Second, there's a body of theory that asks what the optimal strategy for investment is given a certain number of years, and it turns out that the ideal strategy is to follow the Kelly approach until near the deadline and then to switch to the investments that maximize your own utility as the time to act grows short. This work is known as turnpike theory for reasons that never really made sense to me.

There are still concerns about Kelly investments, but Samuelson's argument isn't really one of them.
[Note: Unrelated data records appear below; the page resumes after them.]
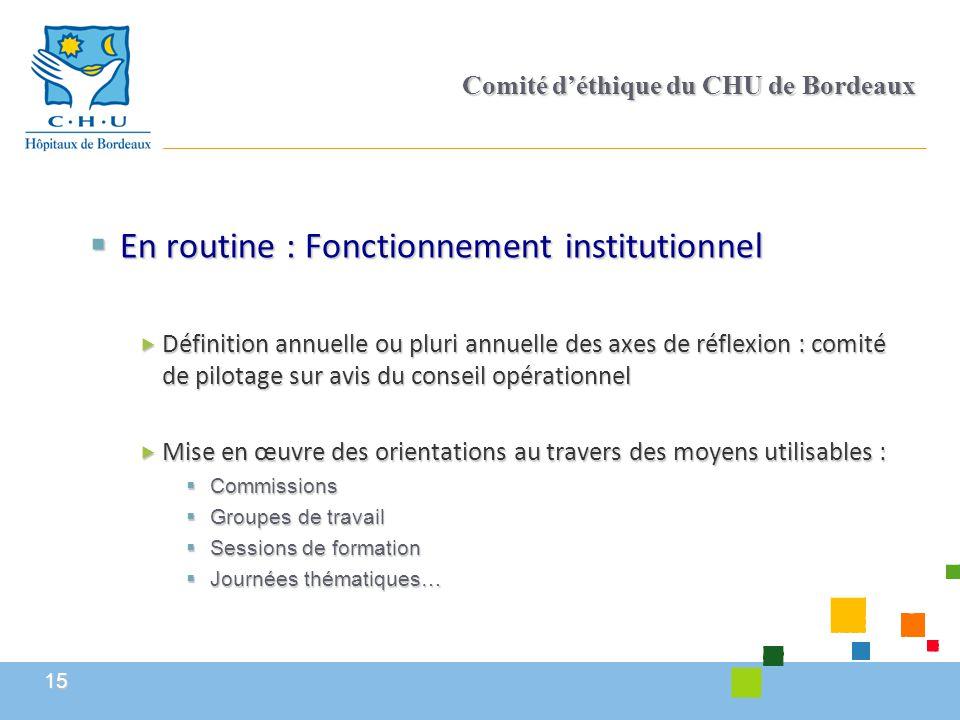 15 Comité d'éthique du CHU de Bordeaux  En routine : Fonctionnement institutionnel  Définition annuelle ou pluri annuelle des axes de réflexion : co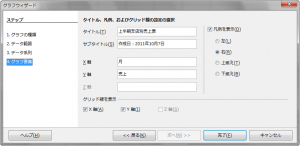 OpenOffice-Calc-Chart-Line-Point-Sample-ChartWizard-Step4.png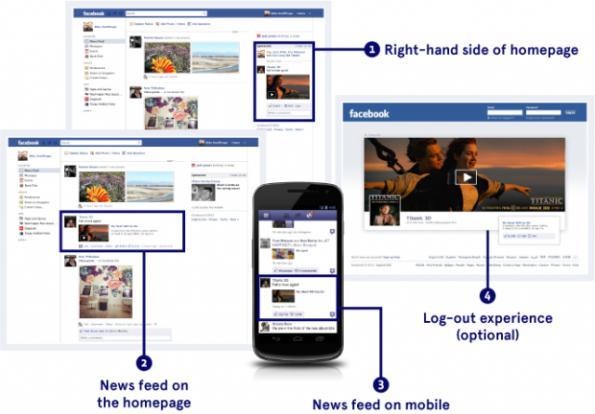 I nuovi annunci pubblicitari di Facebook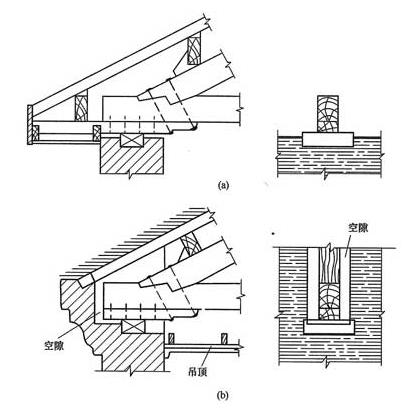图11.0.1-1 外排水屋盖支座节点通风构造示意图
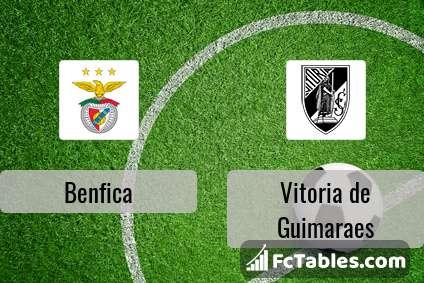 Podgląd zdjęcia Benfica Lizbona - Vitoria Guimaraes
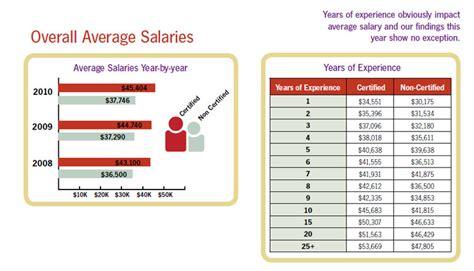 Coding From Home by 2010 Coding Salary Surveyaapc News Aapc News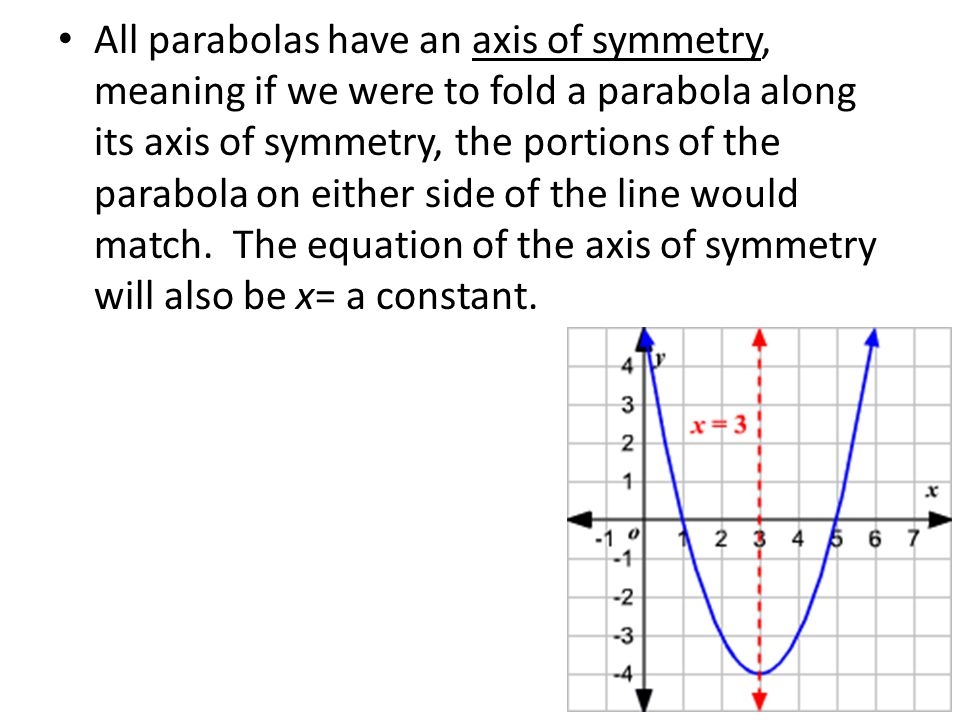 All parabolas have an axis of symmetry, meaning if we were to fold a parabola along its axis of symmetry, the portions of the parabola on either side of the line would match.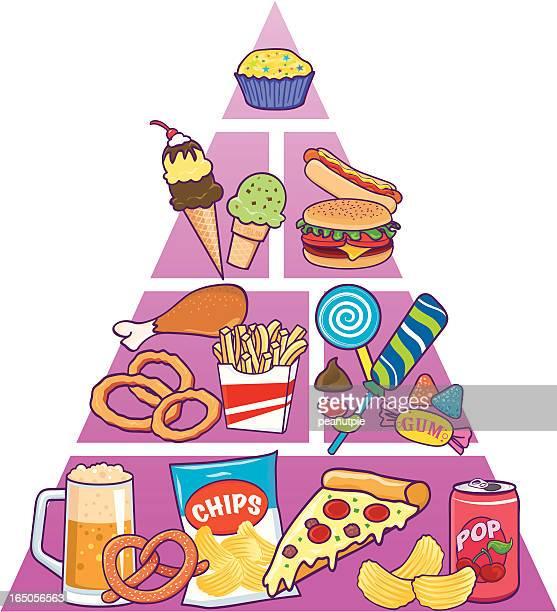 Junk Food Pyramid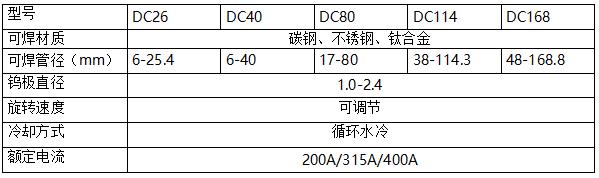 DSPM系列1.png
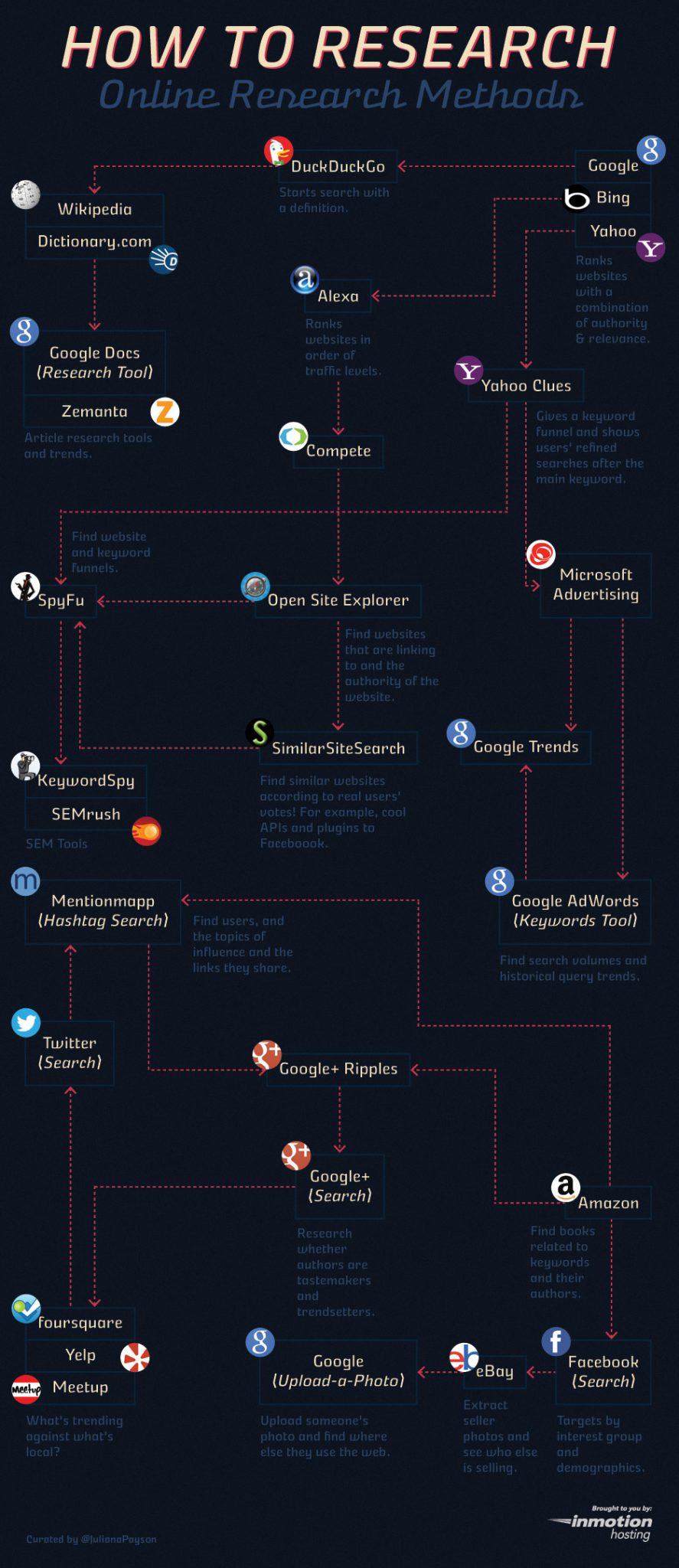 #IMHhangout | How to Research [Infographic] | The Official ...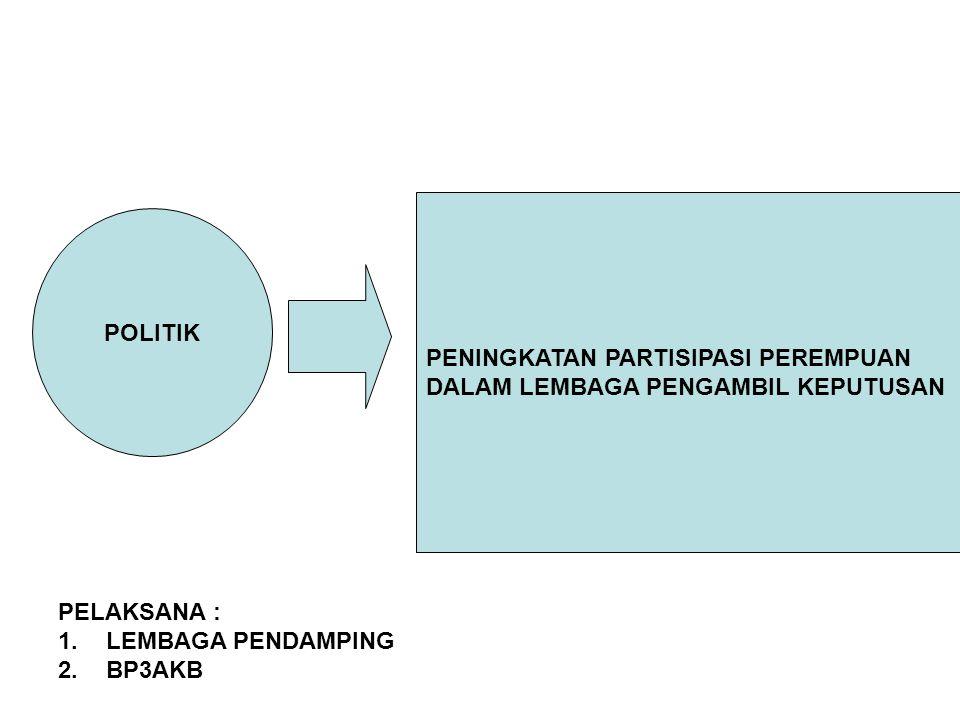POLITIK PENINGKATAN PARTISIPASI PEREMPUAN DALAM LEMBAGA PENGAMBIL KEPUTUSAN PELAKSANA : 1.LEMBAGA PENDAMPING 2.BP3AKB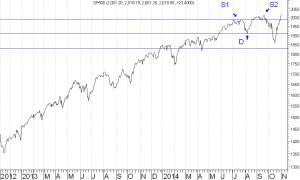 S&P500-31-10-2014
> investments that maximize growth don't maximize your utility unless your utility is log(wealth)

This needs a slight adjustment to be exactly true:

> investments that maximize growth don't maximize your utility at a specific time horizon unless your utility is log(wealth)

The reason is that in situations of repeated investment, Kelly's policy actually does maximize many time-indefinite notions consistent with linear utility -- for example, if you have a fixed wealth goal (retirement) that is enough successful wagers away, Kelly will minimize the expected time to get there [1].

For me, the important limitation for Kelly is that it is designed around timescales that involve many many repeated bets. Like most asymptotic results, Kelly can win marathons and lose sprints -- so it's important to consider which situation you're in.

[1] https://www.stat.berkeley.edu/~aldous/157/Papers/Good_Bad_Ke...


> Second, there's a body of theory that asks what the optimal strategy for investment is given a certain number of years, and it turns out that the ideal strategy is to follow the Kelly approach until near the deadline and then to switch to the investments that maximize your own utility as the time to act grows short. This work is known as turnpike theory for reasons that never really made sense to me.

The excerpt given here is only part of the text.